To ensure the tribunals’ independence:
·
No tribunal member will remain associated
with a ministry or a civil service department after appointment.
·
All administrative support will be provided
by the law ministry.
As per the Supreme Court’s directions, technical members of the tribunal
must have:
·
At least 15 years experience in industrial
management, reconstruction, investment or accountancy
·
Or, have held a high ranking post in the
Indian Company Law Service.
Judicial members must have:
·
At least five years of experience as high
court or district court judges
·
Or, at least ten years of experience as
lawyers.
Conclusion:
With the ever increasing corporate growth in
the recent past in India coupled with various technological and rapid economic
growth, the need of the hour is to have a good, proper and efficient mechanism
to tackle the disputes, restructuring, mergers, amalgamations, revival,
rehabilitation of companies and various other issues which a corporate would
face and also to expeditiously dispose of the same. Handling a company dispute
is a complicated matter and requires lot of attention,
caution, specilization and we require experts to handle these cases.

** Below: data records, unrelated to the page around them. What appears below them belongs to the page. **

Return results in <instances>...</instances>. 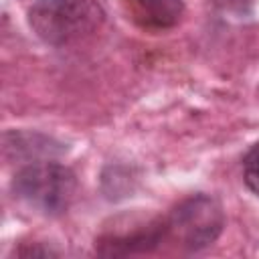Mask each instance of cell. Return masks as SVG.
Masks as SVG:
<instances>
[{
    "mask_svg": "<svg viewBox=\"0 0 259 259\" xmlns=\"http://www.w3.org/2000/svg\"><path fill=\"white\" fill-rule=\"evenodd\" d=\"M103 20L97 0H36L28 8L32 32L51 47L75 45L97 32Z\"/></svg>",
    "mask_w": 259,
    "mask_h": 259,
    "instance_id": "cell-1",
    "label": "cell"
},
{
    "mask_svg": "<svg viewBox=\"0 0 259 259\" xmlns=\"http://www.w3.org/2000/svg\"><path fill=\"white\" fill-rule=\"evenodd\" d=\"M10 190L28 208L45 217H59L75 198L77 176L59 162H30L14 174Z\"/></svg>",
    "mask_w": 259,
    "mask_h": 259,
    "instance_id": "cell-2",
    "label": "cell"
},
{
    "mask_svg": "<svg viewBox=\"0 0 259 259\" xmlns=\"http://www.w3.org/2000/svg\"><path fill=\"white\" fill-rule=\"evenodd\" d=\"M166 241L186 251H202L210 247L225 229V210L221 202L204 192L182 198L164 217Z\"/></svg>",
    "mask_w": 259,
    "mask_h": 259,
    "instance_id": "cell-3",
    "label": "cell"
},
{
    "mask_svg": "<svg viewBox=\"0 0 259 259\" xmlns=\"http://www.w3.org/2000/svg\"><path fill=\"white\" fill-rule=\"evenodd\" d=\"M164 241H166L164 217H156L148 221L115 223L113 229H105L95 239V251L107 257L138 255V253L154 251Z\"/></svg>",
    "mask_w": 259,
    "mask_h": 259,
    "instance_id": "cell-4",
    "label": "cell"
},
{
    "mask_svg": "<svg viewBox=\"0 0 259 259\" xmlns=\"http://www.w3.org/2000/svg\"><path fill=\"white\" fill-rule=\"evenodd\" d=\"M127 18L144 30L174 28L184 14V0H121Z\"/></svg>",
    "mask_w": 259,
    "mask_h": 259,
    "instance_id": "cell-5",
    "label": "cell"
},
{
    "mask_svg": "<svg viewBox=\"0 0 259 259\" xmlns=\"http://www.w3.org/2000/svg\"><path fill=\"white\" fill-rule=\"evenodd\" d=\"M243 182L259 196V142L253 144L243 156Z\"/></svg>",
    "mask_w": 259,
    "mask_h": 259,
    "instance_id": "cell-6",
    "label": "cell"
}]
</instances>
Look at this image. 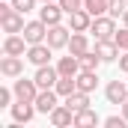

So far, the functions are handled by the CLB, BIFR and the High Courts, which
to a greater extent performed their part in a well-defined manner with slight
minor exceptions. There are no shortcomings in the present system of the High
Courts which discharge its functions like entertaining winding up petitions,
seeking sanction of the High Court for compromises, arrangements, mergers, demergers and
for sanctioning scheme of amalgamations, etc. It may not be out of place to
mention that the CLB has also been discharging its complicated responsibilities
under the provisions of prevention of oppression and mismanagement and application
for relief in case of mismanagement under section 397/398 of the Companies Act,
1956 and various other provisions. The Government needs to provide speedy and
effective remedy to the corporate since corporate cannot wait for long to get
their disputes/schemes sanctioned. After the implementation of the NCLT, it is
to be seen how the new proposed Tribunals, viz., NCLT and NCLAT,
would discharge their functions in future.